Nothing but the lines from the one containing "kingdom: Animalia" through the last line of the data below should be returned, each copied exactly.
══════
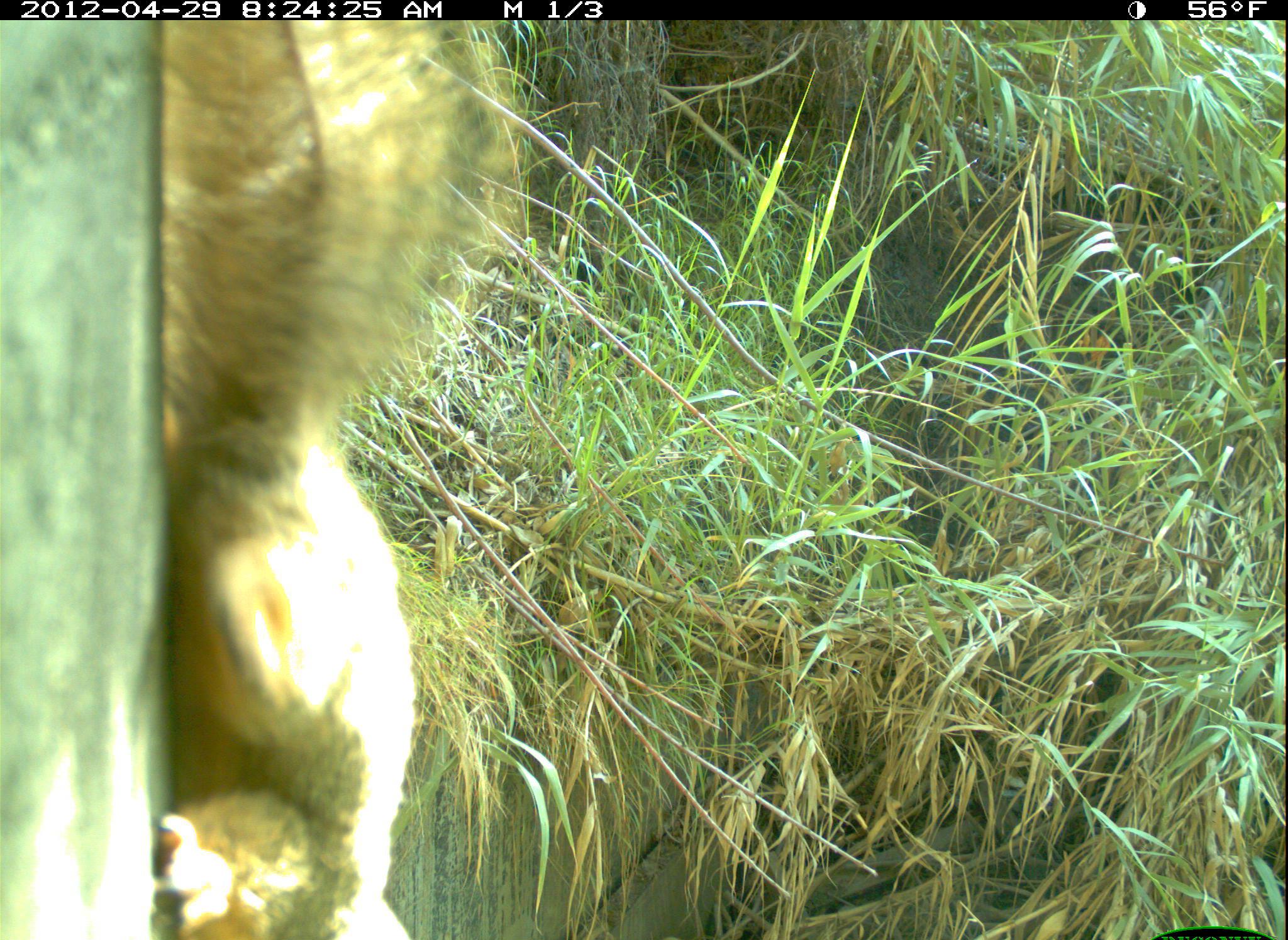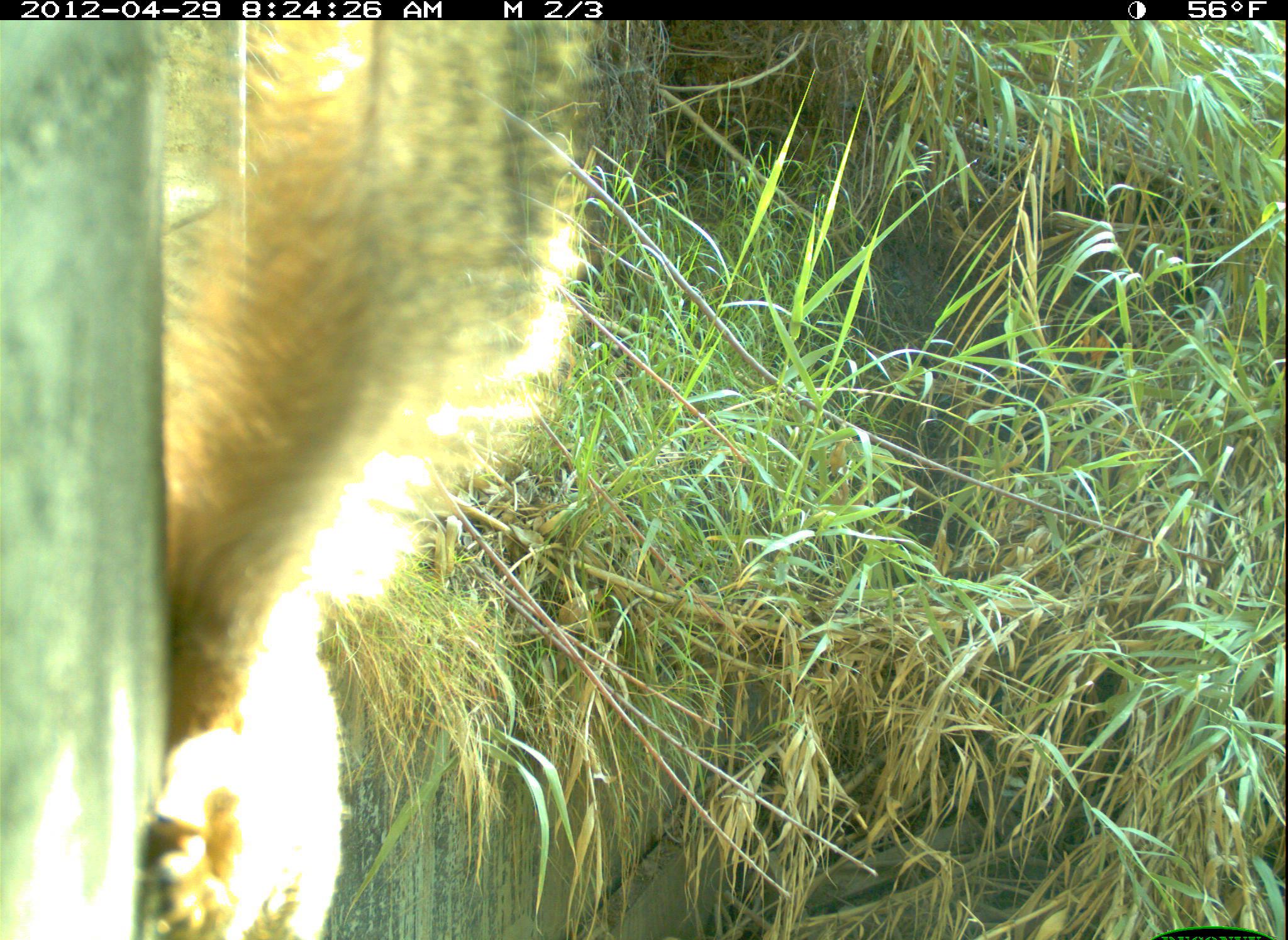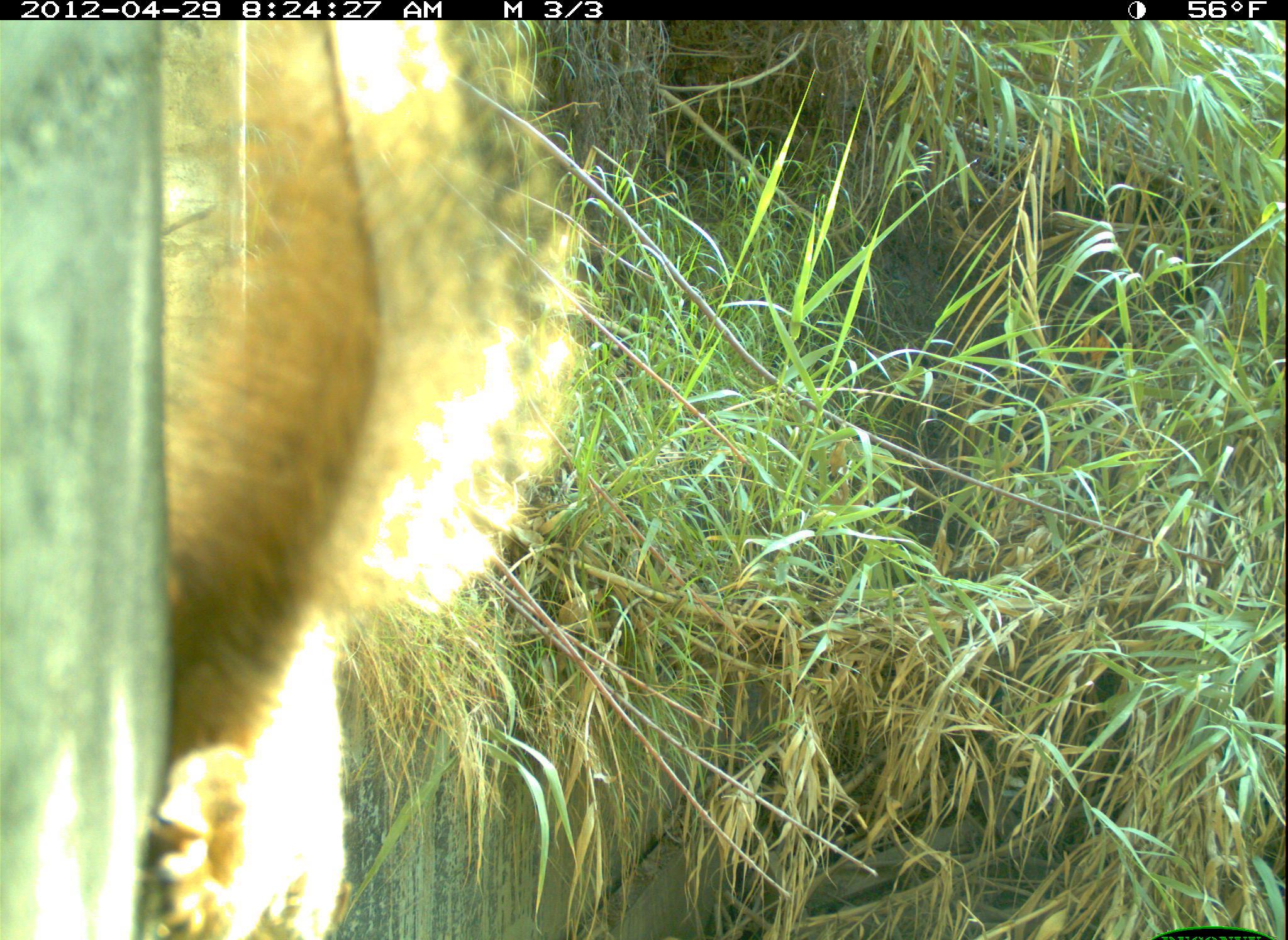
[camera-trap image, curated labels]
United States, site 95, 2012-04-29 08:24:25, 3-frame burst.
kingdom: Animalia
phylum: Chordata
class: Mammalia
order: Rodentia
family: Sciuridae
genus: Sciurus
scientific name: Sciurus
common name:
══════
→ Exercise output
kingdom: Animalia
phylum: Chordata
class: Mammalia
order: Rodentia
family: Sciuridae
genus: Sciurus
scientific name: Sciurus
common name:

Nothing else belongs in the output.